### Directions
Starting with the line that has "At what distance" in it, repeat every line through the last one, word for word, and give nothing more.

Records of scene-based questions
━━━━━━
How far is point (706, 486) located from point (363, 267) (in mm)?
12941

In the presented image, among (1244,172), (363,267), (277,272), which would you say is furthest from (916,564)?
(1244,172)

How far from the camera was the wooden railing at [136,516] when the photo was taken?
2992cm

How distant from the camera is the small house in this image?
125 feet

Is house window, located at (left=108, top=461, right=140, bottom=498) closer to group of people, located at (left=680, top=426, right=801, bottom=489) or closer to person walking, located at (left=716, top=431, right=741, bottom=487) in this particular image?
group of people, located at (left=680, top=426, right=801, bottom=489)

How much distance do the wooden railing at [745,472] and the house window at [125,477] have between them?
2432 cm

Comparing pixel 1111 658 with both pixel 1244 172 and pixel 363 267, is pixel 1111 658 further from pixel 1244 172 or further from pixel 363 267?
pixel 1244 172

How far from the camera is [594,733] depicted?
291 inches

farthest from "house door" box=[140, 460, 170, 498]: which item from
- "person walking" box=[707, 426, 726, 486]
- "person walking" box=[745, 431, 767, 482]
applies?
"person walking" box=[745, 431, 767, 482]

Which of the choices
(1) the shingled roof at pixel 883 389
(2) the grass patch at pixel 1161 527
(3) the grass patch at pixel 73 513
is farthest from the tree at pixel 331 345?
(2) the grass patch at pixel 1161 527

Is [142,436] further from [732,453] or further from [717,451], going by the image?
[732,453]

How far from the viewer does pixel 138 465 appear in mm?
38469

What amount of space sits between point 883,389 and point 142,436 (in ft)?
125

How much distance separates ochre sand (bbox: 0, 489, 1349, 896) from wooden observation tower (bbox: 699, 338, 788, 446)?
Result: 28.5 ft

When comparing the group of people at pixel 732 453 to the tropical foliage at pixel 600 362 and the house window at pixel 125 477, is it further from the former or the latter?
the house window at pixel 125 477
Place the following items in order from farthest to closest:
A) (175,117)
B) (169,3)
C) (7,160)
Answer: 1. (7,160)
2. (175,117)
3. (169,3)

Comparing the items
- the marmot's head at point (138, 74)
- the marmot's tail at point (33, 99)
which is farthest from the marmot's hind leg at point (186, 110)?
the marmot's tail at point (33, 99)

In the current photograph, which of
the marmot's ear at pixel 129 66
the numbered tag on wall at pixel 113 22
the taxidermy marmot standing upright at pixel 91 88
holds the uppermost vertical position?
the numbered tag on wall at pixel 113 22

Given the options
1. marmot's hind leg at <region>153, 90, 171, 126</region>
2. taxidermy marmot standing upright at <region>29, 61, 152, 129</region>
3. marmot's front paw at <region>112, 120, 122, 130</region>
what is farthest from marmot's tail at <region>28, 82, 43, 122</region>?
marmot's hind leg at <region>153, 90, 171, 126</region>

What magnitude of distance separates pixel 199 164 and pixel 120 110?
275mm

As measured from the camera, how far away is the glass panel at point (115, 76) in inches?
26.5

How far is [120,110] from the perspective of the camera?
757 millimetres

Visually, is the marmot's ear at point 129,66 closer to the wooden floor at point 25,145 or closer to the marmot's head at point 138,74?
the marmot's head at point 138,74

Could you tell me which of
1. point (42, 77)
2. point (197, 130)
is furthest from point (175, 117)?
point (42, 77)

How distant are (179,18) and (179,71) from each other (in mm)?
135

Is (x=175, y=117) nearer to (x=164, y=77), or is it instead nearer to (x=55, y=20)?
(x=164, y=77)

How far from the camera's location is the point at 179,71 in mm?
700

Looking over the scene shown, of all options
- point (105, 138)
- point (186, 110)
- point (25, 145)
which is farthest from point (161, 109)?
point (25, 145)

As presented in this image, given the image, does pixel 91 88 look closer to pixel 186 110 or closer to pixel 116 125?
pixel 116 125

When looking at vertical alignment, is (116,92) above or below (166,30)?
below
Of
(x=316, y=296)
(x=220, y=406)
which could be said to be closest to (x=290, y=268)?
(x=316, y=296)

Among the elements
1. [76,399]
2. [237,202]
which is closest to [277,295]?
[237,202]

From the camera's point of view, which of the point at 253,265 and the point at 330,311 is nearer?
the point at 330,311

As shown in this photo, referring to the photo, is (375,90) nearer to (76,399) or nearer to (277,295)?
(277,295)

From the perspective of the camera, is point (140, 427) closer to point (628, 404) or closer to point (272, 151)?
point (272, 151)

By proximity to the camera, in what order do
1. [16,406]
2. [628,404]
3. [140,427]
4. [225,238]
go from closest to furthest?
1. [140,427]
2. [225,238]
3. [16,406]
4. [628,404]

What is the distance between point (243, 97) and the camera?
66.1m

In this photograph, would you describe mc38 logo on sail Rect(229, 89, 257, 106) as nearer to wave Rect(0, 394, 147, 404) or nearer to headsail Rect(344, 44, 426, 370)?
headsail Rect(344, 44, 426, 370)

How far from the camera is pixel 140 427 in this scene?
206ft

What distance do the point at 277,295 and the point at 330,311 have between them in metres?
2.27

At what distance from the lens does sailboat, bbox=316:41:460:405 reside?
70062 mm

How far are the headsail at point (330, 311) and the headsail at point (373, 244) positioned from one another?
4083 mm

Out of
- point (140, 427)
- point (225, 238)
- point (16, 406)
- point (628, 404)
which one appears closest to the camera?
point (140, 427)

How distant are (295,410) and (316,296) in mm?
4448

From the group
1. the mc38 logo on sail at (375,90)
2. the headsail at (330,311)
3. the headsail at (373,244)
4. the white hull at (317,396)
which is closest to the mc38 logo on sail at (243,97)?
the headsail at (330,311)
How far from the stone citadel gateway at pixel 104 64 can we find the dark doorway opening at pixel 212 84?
━━━━━━
### Response
At what distance from the lens does sailboat, bbox=316:41:460:405 reside?
70062 mm

How far are the headsail at point (330, 311) and the headsail at point (373, 244) positioned from one another?
4083 mm

Out of
- point (140, 427)
- point (225, 238)
- point (16, 406)
- point (628, 404)
which one appears closest to the camera?
point (140, 427)

How distant are (295,410) and (316,296) in mm?
4448

From the group
1. the mc38 logo on sail at (375,90)
2. the headsail at (330,311)
3. the headsail at (373,244)
4. the white hull at (317,396)
which is closest to the mc38 logo on sail at (243,97)?
the headsail at (330,311)
How far from the stone citadel gateway at pixel 104 64 can we find the dark doorway opening at pixel 212 84?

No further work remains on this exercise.